Now that I am seventeen years free of being held captive in an abusive marriage, I am quite a good narcissism detector. But a friend recently recommended the youtube videos of a life coach named Richard Brannon in Southern California. He made some extremely wise connections that answered some serious questions that I could never seem to get answered. (I am putting a link to his channel at the end of this blog. He is excellent but he does use language that some might find difficult to listen to.) Seriously, he is the best narcissism detector I have heard.
His first observation that struck me was that if you want to be a narcissism detector, you have only to administer one small test. Smile and say no. You see, boundaries are intolerable to narcissists. Brannon described it as sitting in a restaurant with your milkshake. The narcissist across the room stretches his straw all the way into your milkshake and drinks it down. The invasive behavior of a narcissist is always about destroying personal boundaries with the goal of complete domination. He is after you and everything you have.
My in-laws always sent me a check for my birthday which my ex-husband would promptly confiscate. In the fourteen years I was married to him, I was never allowed to have any money given to me by others. I circumvented this with my parents by requesting specific gifts, but it was a source of serious resentment for me. Occasionally I would pull myself together and decide to say no.
One birthday in Kentucky, we were seriously low on groceries. I went to the post office box and found my birthday check there and decided to spend it on groceries at a local Asian market. I came home with several bags of groceries and about fifty bucks in my pocket. I still remember the absolute rage on his face. In fact, he kicked me and the girls out of the house.
I had kind neighbors who drove me five hours to the Atlanta train station where I crossed the country with my four daughters. At the time, my youngest was four months. I remember the anxiety and exhaustion of crossing the country in a train. We did not have a sleeper car. Any attempts to put up a boundary generally met with this kind of response. People often asked me why I could not talk to him, bring him to reason. How could I possibly explain? This kind of reaction happened over a hundred dollars.
Another question that Brannon answered for me is why the narcissist is so hard to break ties with completely.

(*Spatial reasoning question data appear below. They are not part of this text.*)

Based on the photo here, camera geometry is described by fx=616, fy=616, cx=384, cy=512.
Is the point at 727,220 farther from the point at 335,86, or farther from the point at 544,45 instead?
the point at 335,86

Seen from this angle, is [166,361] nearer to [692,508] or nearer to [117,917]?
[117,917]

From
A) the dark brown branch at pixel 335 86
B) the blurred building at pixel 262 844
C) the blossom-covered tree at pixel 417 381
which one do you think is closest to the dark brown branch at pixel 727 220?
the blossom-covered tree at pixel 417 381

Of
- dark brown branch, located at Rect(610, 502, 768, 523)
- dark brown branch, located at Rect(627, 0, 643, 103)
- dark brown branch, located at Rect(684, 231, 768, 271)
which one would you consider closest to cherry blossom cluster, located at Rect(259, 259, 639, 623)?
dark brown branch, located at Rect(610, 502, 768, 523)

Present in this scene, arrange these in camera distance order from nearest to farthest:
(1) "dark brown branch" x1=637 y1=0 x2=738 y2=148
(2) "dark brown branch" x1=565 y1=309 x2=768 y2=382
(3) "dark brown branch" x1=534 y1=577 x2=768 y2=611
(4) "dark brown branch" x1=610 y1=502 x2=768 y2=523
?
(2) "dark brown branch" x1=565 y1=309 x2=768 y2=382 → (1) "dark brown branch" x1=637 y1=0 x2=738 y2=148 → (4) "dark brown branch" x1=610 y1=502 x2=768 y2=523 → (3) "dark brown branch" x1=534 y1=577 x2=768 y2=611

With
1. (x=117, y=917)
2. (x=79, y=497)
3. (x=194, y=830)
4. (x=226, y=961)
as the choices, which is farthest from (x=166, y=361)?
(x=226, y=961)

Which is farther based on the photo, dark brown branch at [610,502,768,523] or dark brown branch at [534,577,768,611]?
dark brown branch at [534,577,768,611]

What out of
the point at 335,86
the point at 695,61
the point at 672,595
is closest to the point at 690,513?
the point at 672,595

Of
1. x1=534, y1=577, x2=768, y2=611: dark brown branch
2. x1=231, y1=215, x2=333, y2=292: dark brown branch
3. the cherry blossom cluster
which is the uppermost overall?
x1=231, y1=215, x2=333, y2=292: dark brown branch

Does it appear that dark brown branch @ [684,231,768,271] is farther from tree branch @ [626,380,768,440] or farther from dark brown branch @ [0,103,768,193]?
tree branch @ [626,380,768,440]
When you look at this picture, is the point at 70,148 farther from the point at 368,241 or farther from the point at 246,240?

They always come after you, over and over to the point of being ridiculous. After a five-day train trip with three little girls and an infant, I arrived at my parent’s house to find John calling incessantly. I can’t describe how apologetic he was. He trapped me for hours on the phone, pleading with me, begging me to take him back. Note to self: Narcissists talk for hours and hours.
You see, a narcissist isn’t satisfied until you are completely destroyed. They lure you back over and over so that they can wreak more and more destruction. The reason for this is that because they are incapable of accessing, much less owning, the horrific void within themselves, they strive to create it in others so they can experience it vicariously.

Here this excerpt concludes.